I’ve noticed there is a perception of distance from the Supreme Court Justice hearings and subsequent confirmation to our every day lives other than the two high emotion empathy camps of #mentoo and #believesurvivors. I’ve been thinking about different ways to view it all so it becomes more relatable and accessible to me on a community level instead of on a personal level by putting myself in the accused or survivors’ shoes.

Let’s say I am a part of a Home Owners Association. My HOA has two separate sub-associations comprised of people who live on Sidewalk Street and those who live on Culdesac Circle. They have different views and issues, but they both want what is best for the neighborhood. My current HOA president is a habitant of Sidewalk Street. As part of his presidential duties he gets to nominate someone for a LIFETIME position as landscape architect for the neighborhood. He has nominated a man with adequate education and experience. We will have a hearing/ interview to determine if we want to hire this man for this position- a position that he can only be relieved of by dying. He would be a permanent fixture of the neighborhood and we would not be able to hire anyone else until he dies. It would stand to reason that because our sitting president (part of Sidewalk Street) nominated him that preferential service would be given to the houses on Sidewalk Street. Sidewalk Street would probably end up with the greenest grass and lushest shrubs.

During our hearing/interview not one, not two, but THREE women came forward to say they have been abused by this man. Is it our job to prosecute him? No. Is it our job to bring justice? No. Is it our job to continue our interview to see if he’s fit and deserving to serve in this position in our neighborhood for life? Yes.

I am not going to vote for him. I do not want someone accused of abuse by multiple, well-adjusted and upstanding citizens deciding how my neighborhood looks for the rest of his life. I don’t want the dude running around my neighborhood making decisions that affect my life even if it means my grass is greener. And then when questioned over the accusations, he becomes unhinged and combative. If he acts this way from light pressure to delve into his past, how do we think he’ll act if he has to make decisions he personally doesn’t agree with regarding the landscaping requirements of our HOA agreement? When asked about an accusation or difficult topic, the innocent and level- headed do not repetitively scream back at the questioner, “But do YOU drink and grope?! I know you are, but what am I?”

This process now becomes more than a squabble about the grass on Sidewalk Street or Culdesac Circle, but what is best for the whole neighborhood. Culdesac Circle is not forever pitted against any decisions made by Sidewalk Street or vice versa. The respective parts of the HOA do not always vote against each other on some ignorant Hatfield/McCoy principle. We should be a more advanced neighborhood than that.

Is the landscape architect qualified by his education? Yes. Can he still work as a landscape architect somewhere else? Yes. He can remain at his current job even. Will him being denied this position ruin his career or life? No. He’s a white man: he’ll still work and live within his status.
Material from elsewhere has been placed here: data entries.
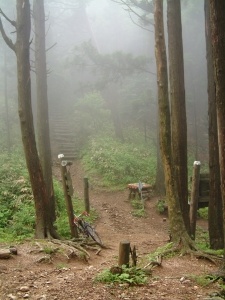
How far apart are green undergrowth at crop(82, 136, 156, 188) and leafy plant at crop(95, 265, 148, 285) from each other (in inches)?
465

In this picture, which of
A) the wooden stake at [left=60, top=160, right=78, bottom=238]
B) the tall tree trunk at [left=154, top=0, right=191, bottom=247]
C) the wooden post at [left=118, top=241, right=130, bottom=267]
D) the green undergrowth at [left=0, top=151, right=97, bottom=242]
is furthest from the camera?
the green undergrowth at [left=0, top=151, right=97, bottom=242]

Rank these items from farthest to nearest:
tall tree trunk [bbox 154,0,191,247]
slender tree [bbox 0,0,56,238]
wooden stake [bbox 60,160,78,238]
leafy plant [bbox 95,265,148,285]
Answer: wooden stake [bbox 60,160,78,238], slender tree [bbox 0,0,56,238], tall tree trunk [bbox 154,0,191,247], leafy plant [bbox 95,265,148,285]

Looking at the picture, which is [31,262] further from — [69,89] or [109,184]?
[69,89]

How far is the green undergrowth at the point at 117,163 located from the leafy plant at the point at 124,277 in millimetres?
11818

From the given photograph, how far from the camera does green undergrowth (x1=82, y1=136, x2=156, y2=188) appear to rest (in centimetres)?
1769

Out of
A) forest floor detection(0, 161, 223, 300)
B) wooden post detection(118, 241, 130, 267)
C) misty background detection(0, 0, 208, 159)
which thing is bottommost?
forest floor detection(0, 161, 223, 300)

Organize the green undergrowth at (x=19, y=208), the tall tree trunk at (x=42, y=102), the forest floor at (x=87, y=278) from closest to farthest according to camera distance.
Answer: the forest floor at (x=87, y=278), the green undergrowth at (x=19, y=208), the tall tree trunk at (x=42, y=102)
Is he fit to serve our community for life with a past peppered with allegations of abuse or current exhibited juvenile temperament? Probably not. Say all three of these women are somehow mistaken or lying, should we even chance it? No. They’ve risked their status in the community and have had their lawns vandalized to come forward out of public duty. It is unlikely all three willingly risk their reputations, careers, and family if they are not certain.

Can our HOA president nominate someone else who would probably still give preference to Sidewalk Street? Yes. There are literally a ton of other equally qualified, equally polarized, Sidewalk Street leaning, extremely white men to choose from who probably have more experience, a cleaner background, and more composed psyche. Would we have a separate hearing/interview for that person to see if they are fit to have this job bestowed on them too? Yes.

The gravity of a service job that lasts your entire life demands an adequate and in depth interview by the public no matter what. Having the proper education and experience and being fit to serve are two completely different things and you can be adequately qualified but unfit to serve. And yet, here we are.

The importance of voting for those that will adequately represent us is now DEFCON level 1. Midterm elections are coming.